$${\mathrm {H}}$$ H -Harmonic Maaß-Jacobi forms of degree 1

Abstract

It was shown in previous work that the one-variable \(\widehat{\mu }\)- function defined by Zwegers (and Zagier) and his indefinite theta series attached to lattices of signature \((r\!+\!1,1)\) are both Heisenberg harmonic Maas-Jacobi forms. We extend the concept of Heisenberg harmonicity to Maas-Jacobi forms of arbitrary many elliptic variables, and produce indefinite theta series of “product type” for non-degenerate lattices of signature \((r\!+\!s,s)\). We thus obtain a clean generalization of \(\widehat{\mu }\) to these negative definite lattices.
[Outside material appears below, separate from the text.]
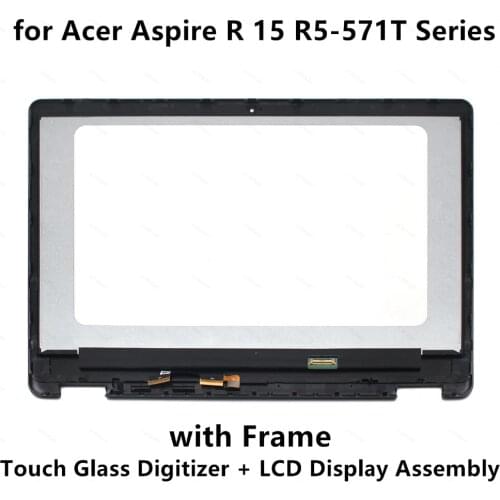 For Acer Aspire R 15 R5-571T R5-571T-57RU R5-571T-5773 R5-571T-5711 LCD Display Screen Touch Digitizer Glass Assembly with Frame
From restrictions to torsion points of Heisenberg harmonic Maas-Jacobi forms, we obtain harmonic weak Maas forms of higher depth in the sense of Zagier and Zwegers. In particular, we explain the modular completion of some, so-called degenerate indefinite theta series in the context of higher depth mixed mock modular forms. The structure theory for Heisenberg harmonic Maas-Jacobi forms developed in this paper also explains a curious splitting of Zwegers’s two-variable \(\widehat{\mu }\)-function into the sum of a meromorphic Jacobi form and a one-variable Maas-Jacobi form.